Try to assess whether your firm’s credit will improve significantly by credit
enhancements and get lessors’ pricing with and without the credit enhancements.
10. Request Several End-of-lease Options
If the lease contains a nominal purchase option, there is little need for
additional end-of-lease flexibility. Otherwise, flexible end-of-lease options
can save you a bundle by preventing you from incurring extra expense. One of the
most cost-effective options is the ability to return the equipment at the end of
the lease. If you no longer need the equipment, why incur additional charges?
Additionally you should have the ability to purchase the equipment at a fair or
reduced price and the right to continue leasing the equipment at a fair or
reduced rent. As discussed, use of caps in fair market value purchase or rental
options can greatly reduce potential costs at lease end.
Conclusion
Saving a bundle on your next lease is a cinch if you know where to look. By
focusing on a few key areas, you can wring huge savings out of your lease.

### MATERIAL SHOWN
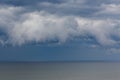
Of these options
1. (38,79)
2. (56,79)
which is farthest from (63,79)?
(38,79)

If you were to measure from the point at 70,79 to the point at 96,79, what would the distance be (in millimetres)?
6649

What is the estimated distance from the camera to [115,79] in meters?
82.8

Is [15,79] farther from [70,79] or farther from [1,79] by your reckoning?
[70,79]

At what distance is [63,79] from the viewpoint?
8156 cm

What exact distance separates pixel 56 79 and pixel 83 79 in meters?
6.76

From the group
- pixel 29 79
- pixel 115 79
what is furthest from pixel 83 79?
pixel 29 79

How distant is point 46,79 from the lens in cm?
8362

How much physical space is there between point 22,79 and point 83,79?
614 inches

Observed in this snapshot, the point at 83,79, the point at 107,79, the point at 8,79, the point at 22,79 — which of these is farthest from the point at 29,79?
the point at 107,79

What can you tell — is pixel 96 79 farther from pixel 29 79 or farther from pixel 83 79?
pixel 29 79

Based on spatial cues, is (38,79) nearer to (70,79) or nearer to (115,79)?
(70,79)

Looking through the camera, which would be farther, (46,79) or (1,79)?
(46,79)

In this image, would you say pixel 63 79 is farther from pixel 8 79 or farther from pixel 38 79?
pixel 8 79

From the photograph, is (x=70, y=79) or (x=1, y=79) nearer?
(x=1, y=79)
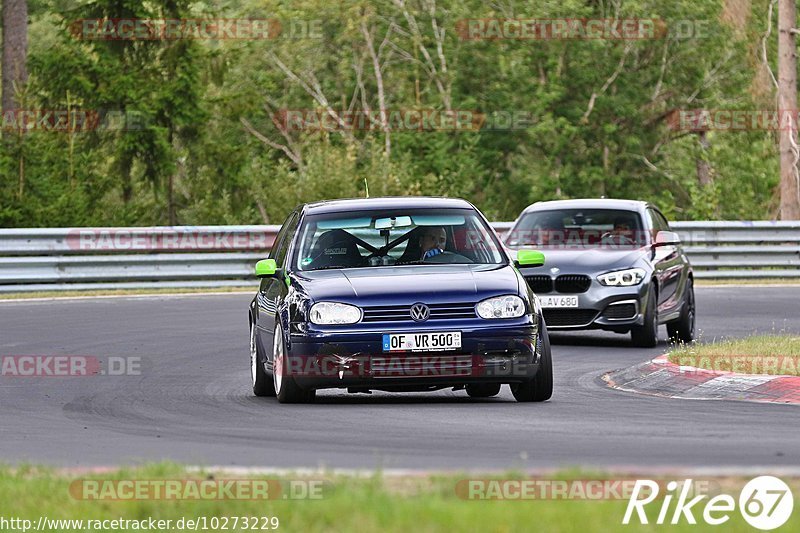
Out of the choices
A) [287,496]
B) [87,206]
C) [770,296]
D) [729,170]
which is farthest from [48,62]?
[287,496]

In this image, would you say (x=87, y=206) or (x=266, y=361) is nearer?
(x=266, y=361)

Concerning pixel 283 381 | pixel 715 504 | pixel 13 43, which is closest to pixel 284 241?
pixel 283 381

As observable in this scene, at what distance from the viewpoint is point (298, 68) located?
57.0 meters

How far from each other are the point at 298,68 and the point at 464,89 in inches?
236

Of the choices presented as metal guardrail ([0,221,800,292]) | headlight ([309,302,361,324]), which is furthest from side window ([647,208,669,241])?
metal guardrail ([0,221,800,292])

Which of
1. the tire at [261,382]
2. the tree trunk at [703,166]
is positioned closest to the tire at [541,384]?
the tire at [261,382]

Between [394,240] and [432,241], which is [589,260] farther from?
[394,240]

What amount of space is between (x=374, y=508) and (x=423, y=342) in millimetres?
5288

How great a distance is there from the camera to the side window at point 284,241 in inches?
534

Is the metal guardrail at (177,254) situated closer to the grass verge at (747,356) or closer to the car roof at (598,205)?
the car roof at (598,205)

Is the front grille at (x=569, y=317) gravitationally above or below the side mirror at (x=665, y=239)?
below

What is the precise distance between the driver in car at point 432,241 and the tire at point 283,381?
1288mm

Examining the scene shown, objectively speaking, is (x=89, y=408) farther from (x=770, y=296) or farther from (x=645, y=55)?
(x=645, y=55)

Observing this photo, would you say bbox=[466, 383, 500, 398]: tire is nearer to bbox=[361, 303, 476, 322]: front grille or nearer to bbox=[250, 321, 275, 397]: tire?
bbox=[361, 303, 476, 322]: front grille
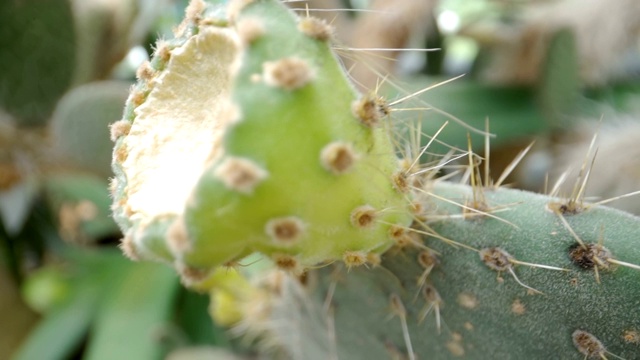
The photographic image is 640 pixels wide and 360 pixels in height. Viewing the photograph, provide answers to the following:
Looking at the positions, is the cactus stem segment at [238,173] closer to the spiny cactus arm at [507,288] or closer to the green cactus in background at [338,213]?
the green cactus in background at [338,213]

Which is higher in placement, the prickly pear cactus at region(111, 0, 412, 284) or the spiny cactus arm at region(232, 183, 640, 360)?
the prickly pear cactus at region(111, 0, 412, 284)

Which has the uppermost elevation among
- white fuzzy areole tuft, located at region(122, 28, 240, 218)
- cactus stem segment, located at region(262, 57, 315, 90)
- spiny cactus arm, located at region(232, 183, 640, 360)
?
cactus stem segment, located at region(262, 57, 315, 90)

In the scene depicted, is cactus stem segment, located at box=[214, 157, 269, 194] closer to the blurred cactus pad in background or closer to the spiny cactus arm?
the blurred cactus pad in background

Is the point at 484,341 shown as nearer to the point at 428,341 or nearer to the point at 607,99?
the point at 428,341

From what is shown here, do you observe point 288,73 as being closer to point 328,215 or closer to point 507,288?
point 328,215

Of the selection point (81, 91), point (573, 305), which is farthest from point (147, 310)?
point (573, 305)

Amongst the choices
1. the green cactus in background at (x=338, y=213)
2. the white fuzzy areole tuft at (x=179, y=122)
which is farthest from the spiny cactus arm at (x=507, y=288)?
the white fuzzy areole tuft at (x=179, y=122)

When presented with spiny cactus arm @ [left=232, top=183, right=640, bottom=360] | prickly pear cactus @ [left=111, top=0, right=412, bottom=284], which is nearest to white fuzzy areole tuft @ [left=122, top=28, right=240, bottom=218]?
prickly pear cactus @ [left=111, top=0, right=412, bottom=284]

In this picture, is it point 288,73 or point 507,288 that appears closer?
point 288,73

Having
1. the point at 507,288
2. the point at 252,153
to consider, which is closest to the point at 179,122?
the point at 252,153
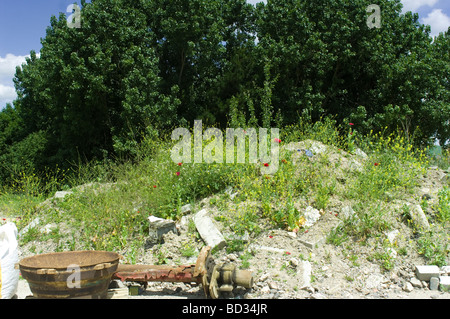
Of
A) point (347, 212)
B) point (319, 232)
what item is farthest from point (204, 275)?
point (347, 212)

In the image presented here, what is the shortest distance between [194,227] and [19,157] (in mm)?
12259

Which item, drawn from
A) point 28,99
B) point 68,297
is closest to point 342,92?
point 68,297

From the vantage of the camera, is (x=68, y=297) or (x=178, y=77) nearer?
(x=68, y=297)

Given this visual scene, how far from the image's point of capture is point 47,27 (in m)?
14.9

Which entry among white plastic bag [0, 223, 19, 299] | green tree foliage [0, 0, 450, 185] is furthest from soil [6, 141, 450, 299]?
green tree foliage [0, 0, 450, 185]

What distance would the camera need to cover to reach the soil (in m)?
3.74

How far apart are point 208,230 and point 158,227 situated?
64 centimetres

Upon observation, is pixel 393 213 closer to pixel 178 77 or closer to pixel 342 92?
pixel 342 92

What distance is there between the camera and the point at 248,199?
17.1 feet

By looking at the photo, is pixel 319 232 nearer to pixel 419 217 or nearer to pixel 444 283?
pixel 419 217

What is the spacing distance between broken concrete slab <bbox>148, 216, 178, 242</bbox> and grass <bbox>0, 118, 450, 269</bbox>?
267 millimetres

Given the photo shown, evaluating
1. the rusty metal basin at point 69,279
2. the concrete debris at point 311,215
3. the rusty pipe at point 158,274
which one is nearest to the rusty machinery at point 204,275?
the rusty pipe at point 158,274

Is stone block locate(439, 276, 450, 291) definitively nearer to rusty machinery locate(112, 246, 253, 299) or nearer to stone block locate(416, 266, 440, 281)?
stone block locate(416, 266, 440, 281)

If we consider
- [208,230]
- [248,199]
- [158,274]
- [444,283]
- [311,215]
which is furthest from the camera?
[248,199]
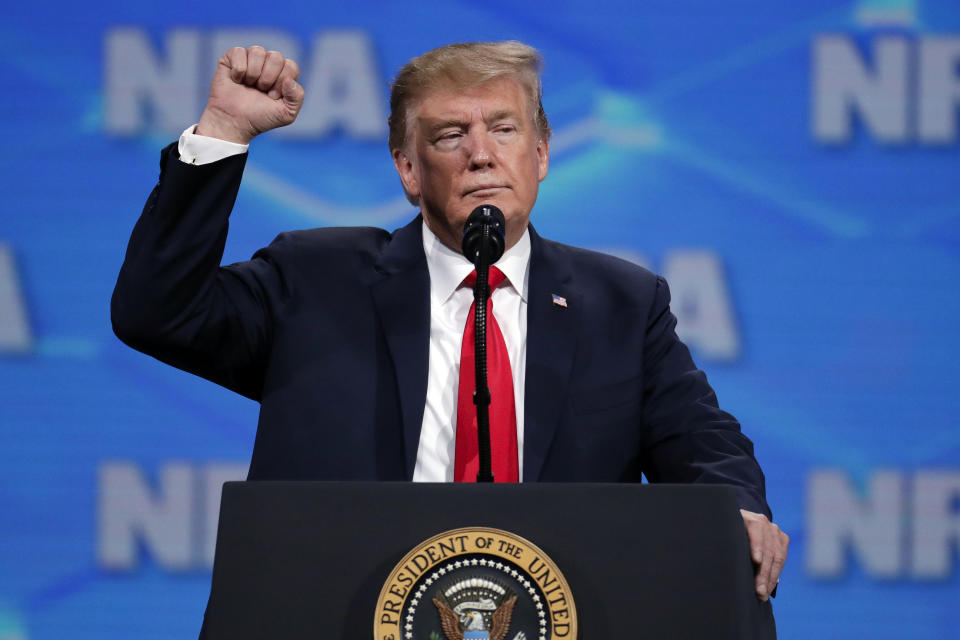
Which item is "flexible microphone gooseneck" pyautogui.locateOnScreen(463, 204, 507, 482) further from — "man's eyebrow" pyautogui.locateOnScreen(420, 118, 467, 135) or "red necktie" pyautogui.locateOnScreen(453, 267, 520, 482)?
"man's eyebrow" pyautogui.locateOnScreen(420, 118, 467, 135)

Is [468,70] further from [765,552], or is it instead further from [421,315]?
[765,552]

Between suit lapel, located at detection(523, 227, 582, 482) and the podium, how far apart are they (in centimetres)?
47

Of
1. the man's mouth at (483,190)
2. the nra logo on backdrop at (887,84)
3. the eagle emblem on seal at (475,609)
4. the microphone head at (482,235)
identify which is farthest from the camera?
the nra logo on backdrop at (887,84)

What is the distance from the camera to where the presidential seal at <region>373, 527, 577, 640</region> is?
1.06m

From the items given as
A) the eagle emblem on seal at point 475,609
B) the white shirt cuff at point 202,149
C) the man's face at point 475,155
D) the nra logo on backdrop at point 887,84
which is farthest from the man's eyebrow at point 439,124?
the nra logo on backdrop at point 887,84

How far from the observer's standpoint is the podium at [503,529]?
1.10m

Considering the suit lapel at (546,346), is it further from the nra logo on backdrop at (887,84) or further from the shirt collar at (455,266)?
the nra logo on backdrop at (887,84)

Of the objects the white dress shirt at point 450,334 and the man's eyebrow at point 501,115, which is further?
the man's eyebrow at point 501,115

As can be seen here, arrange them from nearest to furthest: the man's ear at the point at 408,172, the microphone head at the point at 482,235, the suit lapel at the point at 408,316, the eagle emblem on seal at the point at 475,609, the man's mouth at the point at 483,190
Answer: the eagle emblem on seal at the point at 475,609 < the microphone head at the point at 482,235 < the suit lapel at the point at 408,316 < the man's mouth at the point at 483,190 < the man's ear at the point at 408,172

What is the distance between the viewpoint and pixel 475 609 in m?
1.07

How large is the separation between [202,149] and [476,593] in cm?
79

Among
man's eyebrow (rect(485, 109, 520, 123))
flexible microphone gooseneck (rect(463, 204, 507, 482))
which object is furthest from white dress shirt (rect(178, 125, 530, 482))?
flexible microphone gooseneck (rect(463, 204, 507, 482))

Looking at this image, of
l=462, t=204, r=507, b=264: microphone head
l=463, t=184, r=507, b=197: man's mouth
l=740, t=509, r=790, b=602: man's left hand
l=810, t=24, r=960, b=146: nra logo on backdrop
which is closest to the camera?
l=740, t=509, r=790, b=602: man's left hand

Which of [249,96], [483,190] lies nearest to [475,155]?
[483,190]
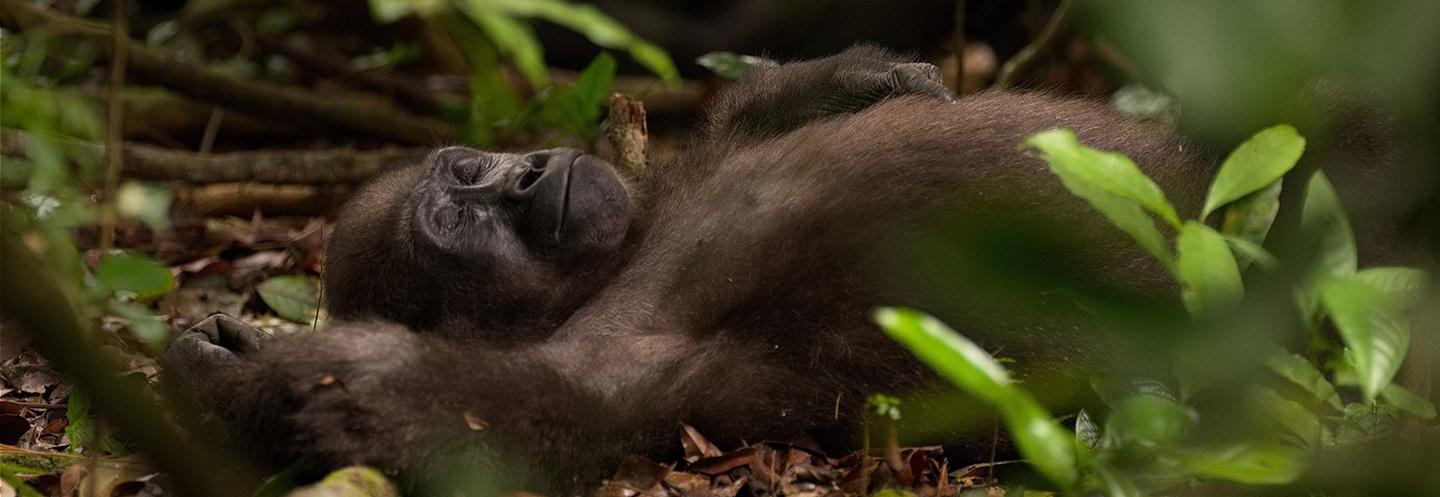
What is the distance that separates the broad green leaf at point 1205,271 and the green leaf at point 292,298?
2739mm

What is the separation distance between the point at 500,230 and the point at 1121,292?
75.6 inches

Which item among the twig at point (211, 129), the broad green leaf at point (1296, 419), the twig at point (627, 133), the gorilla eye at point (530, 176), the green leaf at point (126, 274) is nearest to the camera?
the broad green leaf at point (1296, 419)

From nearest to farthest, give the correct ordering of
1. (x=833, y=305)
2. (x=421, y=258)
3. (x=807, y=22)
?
(x=833, y=305), (x=421, y=258), (x=807, y=22)

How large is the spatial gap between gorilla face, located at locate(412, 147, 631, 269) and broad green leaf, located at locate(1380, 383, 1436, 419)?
1.70 meters

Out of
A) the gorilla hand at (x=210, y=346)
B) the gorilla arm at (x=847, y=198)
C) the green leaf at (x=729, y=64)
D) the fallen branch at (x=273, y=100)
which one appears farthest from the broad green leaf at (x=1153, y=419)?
the fallen branch at (x=273, y=100)

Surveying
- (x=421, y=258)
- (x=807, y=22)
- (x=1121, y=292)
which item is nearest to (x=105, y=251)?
(x=421, y=258)

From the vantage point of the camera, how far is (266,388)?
2.36m

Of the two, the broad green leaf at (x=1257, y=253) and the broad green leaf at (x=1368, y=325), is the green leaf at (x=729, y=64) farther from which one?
the broad green leaf at (x=1368, y=325)

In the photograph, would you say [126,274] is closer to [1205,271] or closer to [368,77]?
[1205,271]

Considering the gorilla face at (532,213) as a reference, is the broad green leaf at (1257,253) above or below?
above

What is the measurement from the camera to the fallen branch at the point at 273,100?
18.0ft

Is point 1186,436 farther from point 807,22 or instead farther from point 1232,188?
point 807,22

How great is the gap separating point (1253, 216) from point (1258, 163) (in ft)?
0.74

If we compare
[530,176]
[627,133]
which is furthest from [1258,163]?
[627,133]
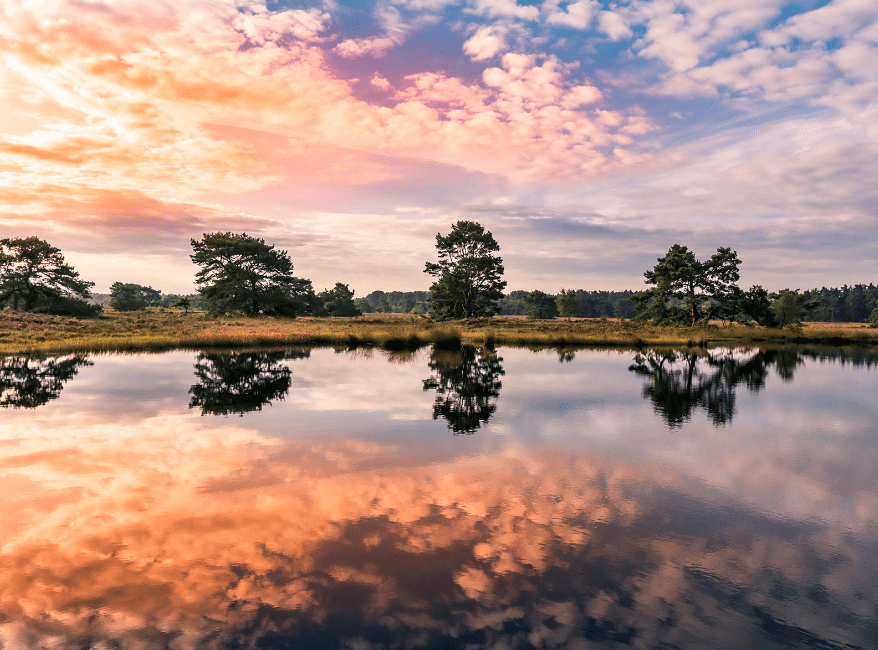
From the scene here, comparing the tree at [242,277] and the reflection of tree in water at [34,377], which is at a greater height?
the tree at [242,277]

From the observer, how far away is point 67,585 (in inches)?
304

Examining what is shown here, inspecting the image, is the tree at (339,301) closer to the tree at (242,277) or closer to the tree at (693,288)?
the tree at (242,277)

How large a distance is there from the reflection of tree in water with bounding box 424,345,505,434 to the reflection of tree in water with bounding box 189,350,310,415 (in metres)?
8.46

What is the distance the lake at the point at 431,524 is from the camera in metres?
6.90

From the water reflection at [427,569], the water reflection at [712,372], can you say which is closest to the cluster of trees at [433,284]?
the water reflection at [712,372]

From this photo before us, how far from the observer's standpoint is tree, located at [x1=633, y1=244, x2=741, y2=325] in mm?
77562

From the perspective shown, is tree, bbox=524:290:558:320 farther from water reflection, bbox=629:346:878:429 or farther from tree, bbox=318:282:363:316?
water reflection, bbox=629:346:878:429

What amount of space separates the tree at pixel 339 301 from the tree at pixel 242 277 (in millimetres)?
34682

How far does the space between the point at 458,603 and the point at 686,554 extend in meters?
4.63

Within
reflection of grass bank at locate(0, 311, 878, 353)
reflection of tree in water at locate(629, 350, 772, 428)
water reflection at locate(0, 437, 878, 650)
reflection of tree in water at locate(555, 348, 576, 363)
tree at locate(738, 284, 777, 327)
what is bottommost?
water reflection at locate(0, 437, 878, 650)

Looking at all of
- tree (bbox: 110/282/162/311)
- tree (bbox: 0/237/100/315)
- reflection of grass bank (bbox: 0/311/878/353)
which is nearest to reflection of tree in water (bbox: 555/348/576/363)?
reflection of grass bank (bbox: 0/311/878/353)

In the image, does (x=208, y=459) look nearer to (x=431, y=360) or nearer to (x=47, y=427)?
(x=47, y=427)

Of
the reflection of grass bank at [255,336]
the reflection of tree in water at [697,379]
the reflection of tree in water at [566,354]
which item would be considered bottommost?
the reflection of tree in water at [697,379]

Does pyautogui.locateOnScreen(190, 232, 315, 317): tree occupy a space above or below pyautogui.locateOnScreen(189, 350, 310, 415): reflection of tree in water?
above
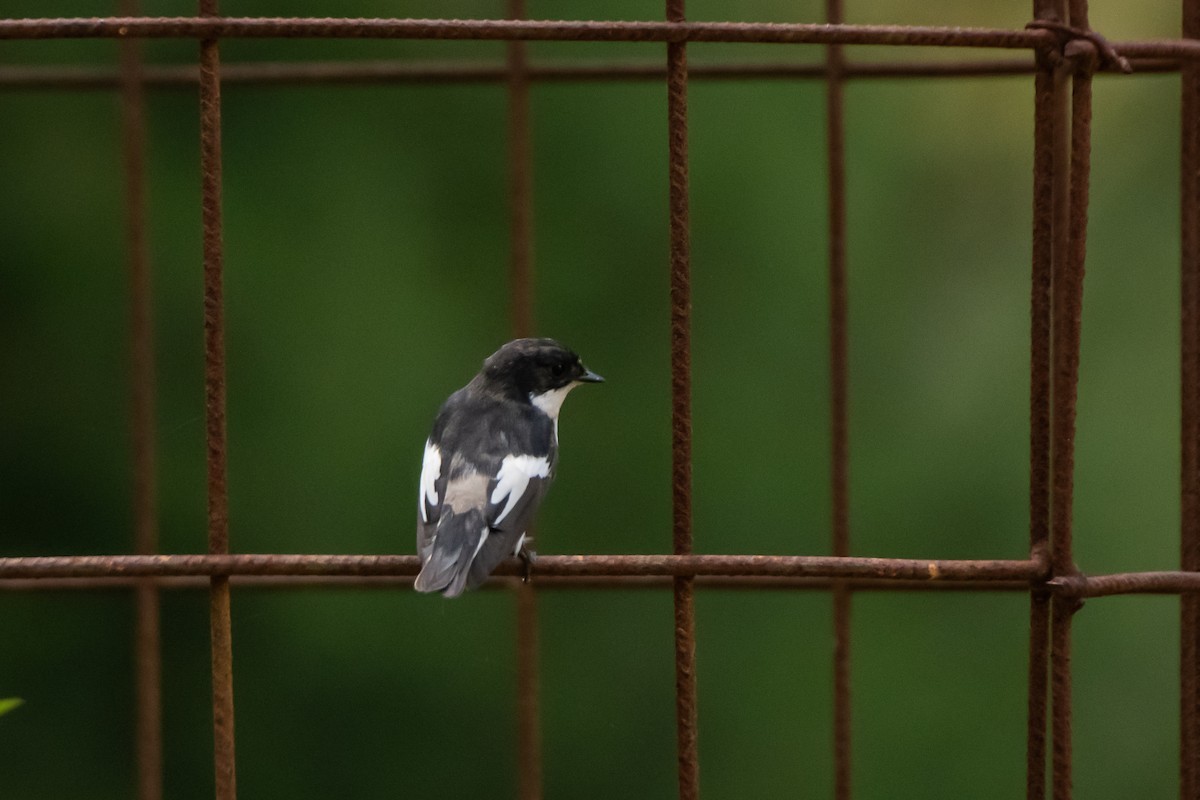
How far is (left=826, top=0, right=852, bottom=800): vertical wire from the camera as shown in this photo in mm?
3984

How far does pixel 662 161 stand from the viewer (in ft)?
24.3

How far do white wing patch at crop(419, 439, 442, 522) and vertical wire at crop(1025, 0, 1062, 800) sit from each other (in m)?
1.46

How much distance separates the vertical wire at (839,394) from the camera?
3984 mm

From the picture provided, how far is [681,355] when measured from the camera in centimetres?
298

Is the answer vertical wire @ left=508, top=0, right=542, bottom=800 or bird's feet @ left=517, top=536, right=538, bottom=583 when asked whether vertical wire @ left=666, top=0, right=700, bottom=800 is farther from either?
vertical wire @ left=508, top=0, right=542, bottom=800

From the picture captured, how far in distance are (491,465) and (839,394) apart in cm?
87

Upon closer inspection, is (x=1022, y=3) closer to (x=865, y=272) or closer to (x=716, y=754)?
(x=865, y=272)

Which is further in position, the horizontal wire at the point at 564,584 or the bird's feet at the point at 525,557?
the horizontal wire at the point at 564,584

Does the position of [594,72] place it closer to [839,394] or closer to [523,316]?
[523,316]

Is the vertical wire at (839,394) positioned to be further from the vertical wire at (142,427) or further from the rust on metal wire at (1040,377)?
the vertical wire at (142,427)

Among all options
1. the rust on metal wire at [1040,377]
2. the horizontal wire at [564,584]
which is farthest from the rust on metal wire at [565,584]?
the rust on metal wire at [1040,377]

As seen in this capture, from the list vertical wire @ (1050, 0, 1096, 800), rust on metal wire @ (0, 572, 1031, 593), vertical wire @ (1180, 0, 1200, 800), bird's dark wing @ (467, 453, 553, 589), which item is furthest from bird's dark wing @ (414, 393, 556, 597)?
vertical wire @ (1180, 0, 1200, 800)

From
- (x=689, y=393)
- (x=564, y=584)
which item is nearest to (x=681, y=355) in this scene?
(x=689, y=393)

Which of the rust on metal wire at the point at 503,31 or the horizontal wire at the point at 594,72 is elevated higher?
the horizontal wire at the point at 594,72
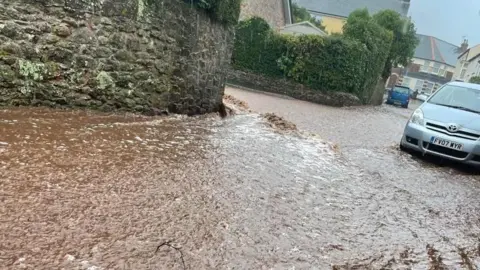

### EXERCISE BRIEF
Reproduce the full passage on saving money on equipment leases, from the top of the page, word for word.

### REPLY TO THE TASK
Try to assess whether your firm’s credit will improve significantly by credit
enhancements and get lessors’ pricing with and without the credit enhancements.
10. Request Several End-of-lease Options
If the lease contains a nominal purchase option, there is little need for
additional end-of-lease flexibility. Otherwise, flexible end-of-lease options
can save you a bundle by preventing you from incurring extra expense. One of the
most cost-effective options is the ability to return the equipment at the end of
the lease. If you no longer need the equipment, why incur additional charges?
Additionally you should have the ability to purchase the equipment at a fair or
reduced price and the right to continue leasing the equipment at a fair or
reduced rent. As discussed, use of caps in fair market value purchase or rental
options can greatly reduce potential costs at lease end.
Conclusion
Saving a bundle on your next lease is a cinch if you know where to look. By
focusing on a few key areas, you can wring huge savings out of your lease.